NKK/TW : afschrijvingen, voorzieningen (provisies) en waardeverminderingen in procent van de toegevoegde waarde. Onder “afschrijvingen” moet worden verstaan : “geheel van de niet-kaskosten”. In balanstermen komt dat neer op de afschrijvingen in engere zin (630), vermeerderd met de waardeverminderingen (631/4) en de voorzieningen voor risico’s en lasten (635/7). Hetzelfde koncept als datgene wat wordt gehanteerd in onze algemene rangschikking voor het berekenen van de cash flow van elke onderneming.

INV : materiële investeringen van het boekjaar. Of in jaarrekeningtaal, de tijdens het boekjaar aangeschafte materiële vaste activa : terreinen en gebouwen, installaties, machines en uitrustingsgoederen, meubilair en rollend materieel, enz. Op basis van dit cijfer kunnen interessante vergelijkingen worden gemaakt binnen eenzelfde sektor.

ADK : klantenkrediet, uitgedrukt in aantal dagen. Deze ratio meet de tijd die gemiddeld verloopt tussen een verkoop en de betaling ervan. In principe wordt enkel met normale schuldvorderingen rekening gehouden, de schuldvorderingen die met hun nettowaarde in de balans worden opgenomen, dat wil zeggen na aftrek van de waardeverminderingen (voor dubieuze debiteuren). Deze betalingstermijn kan enerzijds vergeleken worden met de gangbare voorwaarden in de sektor en anderzijds met de werkelijk aangeboden voorwaarden.
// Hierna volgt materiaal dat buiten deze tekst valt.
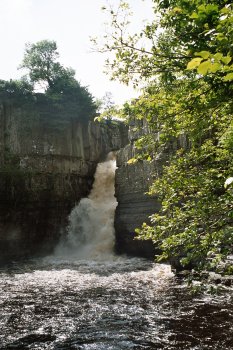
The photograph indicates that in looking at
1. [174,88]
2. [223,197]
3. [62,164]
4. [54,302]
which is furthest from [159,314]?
[62,164]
Waartoe dient deze ratio in feite ? Hoofdzakelijk om de likwiditeit van de commerciële schuldvorderingen op korte termijn te meten. Deze ratio moet echter wel met de nodige omzichtigheid gehanteerd worden. Een hoge gemiddelde betalingstermijn kan zowel een gevolg zijn van een marketingoptie, als van een gebrek aan opvolging van vervallen schuldvorderingsdatums. We laten het aan uw zorgen over elk van deze alternatieven te onderzoeken. In beide gevallen moeten deze schuldvorderingen echter gefinancierd worden : elk bedrijf moet er voor zich de kostprijs van berekenen. Omgekeerd kan een te korte betalingstermijn erop wijzen dat de kredietafdeling té streng optreedt en misschien hinderlijk is voor de commerciële afdeling.

ADL : het leverancierskrediet of de betalingstermijn aan leveranciers vormt uiteraard de keerzijde van de medaille. Net zoals het vorige krediet maakt deze ratio een vergelijking met het gemiddelde van de sektor. De gebruiken kunnen sektorieel nogal verschillen. Deze ratio wordt vaak door leveranciers toegepast om de betaalgewoontes van potentiële klanten te evalueren.
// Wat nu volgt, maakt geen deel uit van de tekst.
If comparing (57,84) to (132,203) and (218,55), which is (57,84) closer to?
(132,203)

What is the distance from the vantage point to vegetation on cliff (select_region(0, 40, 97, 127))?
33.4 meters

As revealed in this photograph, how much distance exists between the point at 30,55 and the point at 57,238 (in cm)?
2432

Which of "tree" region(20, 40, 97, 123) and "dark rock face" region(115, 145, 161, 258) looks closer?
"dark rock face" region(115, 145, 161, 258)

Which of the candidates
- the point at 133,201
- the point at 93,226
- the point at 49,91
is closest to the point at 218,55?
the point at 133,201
Een andere manier om de zaken te zien : het aantal kredieturen toegestaan door de leveranciers bepaalt de bijdrage van dit financieringsmiddel in de kreatie van het bedrijfskapitaal.
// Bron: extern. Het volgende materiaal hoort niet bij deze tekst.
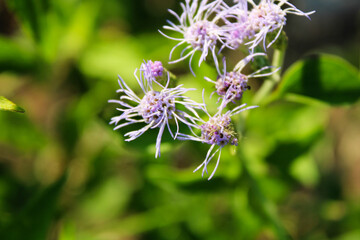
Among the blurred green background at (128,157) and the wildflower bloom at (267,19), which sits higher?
the wildflower bloom at (267,19)

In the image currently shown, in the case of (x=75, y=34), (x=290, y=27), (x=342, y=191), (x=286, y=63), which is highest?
(x=75, y=34)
De interpretatie moet dus meer genuanceerd worden. Een lange betalingstermijn kan er bijvoorbeeld op wijzen dat de leverancier zijn vertrouwen wil aantonen ten opzichte van een grote klant. Het kan echter evengoed betekenen dat de onderneming in moeilijkheden zit en niet bij machte is enige termijn te respekteren, omdat zij niet over de nodige cash flow beschikt.

TW/AP : (toegevoegde waarde/aantal personeel) : toegevoegde waarde per werknemer. Dit is een klassieke produktiviteits- en dus rendabiliteitsmaat. Deze ratio is een funktie van kapitaalintensief gebruik in het produktieproces en moet eveneens met de nodige omzichtigheid gehanteerd worden.

AP : staf of personeelsbestand bij afsluiting van het boekjaar, zoals de personeelsleden voorkomen of zouden moeten voorkomen in de toelichting bij de jaarbalans van een onderneming.